Christianity 201

February 21, 2014

Jesus, What Can I Give, What Can I Bring?

I will offer up my life
In spirit and truth,
Pouring out the oil of love
As my worship to You.

In surrender I must give my every part;
Lord, receive the sacrifice
Of a broken heart.

Jesus, what can I give, what can I bring
To so faithful a friend, to so loving a King?
Savior, what can be said, what can be sung
As a praise of Your name
For the things You have done?

Oh my words could not tell, not even in part
Of the debt of love that is owed
By this thankful heart.

You deserve my every breath
For You’ve paid the great cost;
Giving up Your life to death,
Even death on a cross.

You took all my shame away,
There defeated my sin
Opened up the gates of heaven
And have beckoned me in.

Jesus, what can I give, what can I bring
To so faithful a friend, to so loving a King?
Savior, what can be said, what can be sung
As a praise of Your name
For the things You have done?

Oh my words could not tell, not even in part
Of the debt of love that is owed
By this thankful heart.

Matt Redman’s song, I Will Offer Up My Life has been one of my all time favorites since I heard it the first time at a Christian summer camp. But I hadn’t thought of it lately until I found this verse, the first part of Micah 6:6:

What offering should I bring
when I bow down to worship
    the Lord God Most High? (CEV)

What must I bring when I come to meet with the Lord?
    What must I do when I bow down to God above? (ERV)

 Wherewith shall I come before the Lord, and bow myself before the high God? (KJV)

How can I stand up before God
    and show proper respect to the high God? (Message)

What can we bring to the Lord?
    What kind of offerings should we give him? (NLT)

With what should I approach the Lord
        and bow down before God on high? (CEV)

I’ve included several translations of the one phrase this time, each slightly different and each gives us pause to think about this rhetorical question.
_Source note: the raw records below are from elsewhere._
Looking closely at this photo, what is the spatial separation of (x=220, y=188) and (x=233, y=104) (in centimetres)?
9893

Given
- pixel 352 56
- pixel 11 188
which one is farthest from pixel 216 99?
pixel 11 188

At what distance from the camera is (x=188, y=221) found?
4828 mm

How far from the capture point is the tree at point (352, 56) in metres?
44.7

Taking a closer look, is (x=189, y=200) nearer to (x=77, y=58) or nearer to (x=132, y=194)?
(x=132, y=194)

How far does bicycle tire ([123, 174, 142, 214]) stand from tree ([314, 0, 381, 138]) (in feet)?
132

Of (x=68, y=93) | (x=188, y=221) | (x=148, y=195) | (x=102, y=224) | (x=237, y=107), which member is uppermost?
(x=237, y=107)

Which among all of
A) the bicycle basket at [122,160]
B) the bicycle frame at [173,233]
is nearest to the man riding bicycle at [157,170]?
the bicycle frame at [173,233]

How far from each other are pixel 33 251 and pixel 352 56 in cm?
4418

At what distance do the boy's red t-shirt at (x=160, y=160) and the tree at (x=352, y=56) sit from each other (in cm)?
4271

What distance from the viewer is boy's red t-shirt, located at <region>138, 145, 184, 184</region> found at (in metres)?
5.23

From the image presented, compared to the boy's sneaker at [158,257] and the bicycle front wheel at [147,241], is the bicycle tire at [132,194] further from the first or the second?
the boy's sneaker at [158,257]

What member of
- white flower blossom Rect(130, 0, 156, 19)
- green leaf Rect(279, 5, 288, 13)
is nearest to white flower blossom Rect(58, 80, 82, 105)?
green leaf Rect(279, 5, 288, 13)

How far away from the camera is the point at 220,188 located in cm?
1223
Of course, there is nothing of earthly value — things that would have worth to us — that is not already his to begin with.

The passage continues to ask questions,

6b Shall I come before him with burnt offerings,
    with calves a year old?
Will the Lord be pleased with thousands of rams,
    with ten thousand rivers of olive oil?
Shall I offer my firstborn for my transgression,
    the fruit of my body for the sin of my soul? (NIV)
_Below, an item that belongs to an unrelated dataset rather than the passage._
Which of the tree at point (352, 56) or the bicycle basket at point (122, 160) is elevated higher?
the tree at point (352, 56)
and then answers the rhetorical question,

Human being, you have already been told
what is good, what Adonai demands of you —
no more than to act justly, love grace
and walk in purity with your God. (CJB)

No, O people, the Lord has told you what is good,
    and this is what he requires of you:
to do what is right, to love mercy,
    and to walk humbly with your God. (NLT)

In another song, The Heart of Worship, the same songwriter, Matt Redman writes these lines:

I’ll bring You more than a song
For a song in itself
Is not what You have required
You search much deeper within
Through the way things appear
You’re looking into my heart.

God doesn’t want our material offerings, he wants us to do justice, love mercy, walk humbly; all of these are attitudes of the heart. Dare I say that if our righteousness is as filthy rags, sometimes our offerings may not be much better. Our best may be pursuing justice, pursuing mercy, striving to attain humility.

At this point, someone will ask, ‘Then where is God’s own justice satisfied?’ The answer is, simply, ‘Jesus.’

Heb. 10:11 Under the old covenant, the priest stands and ministers before the altar day after day, offering the same sacrifices again and again, which can never take away sins. 12 But our High Priest offered himself to God as a single sacrifice for sins, good for all time. Then he sat down in the place of honor at God’s right hand.

Really, if you want a test case, the best one is this: If you can bring it to God, carrying it in your hands, it’s probably not what he wants. As to satisfying the requirements of the law, the test case is: Your standing before God is not based on anything that you do, but is based on what he has done for you.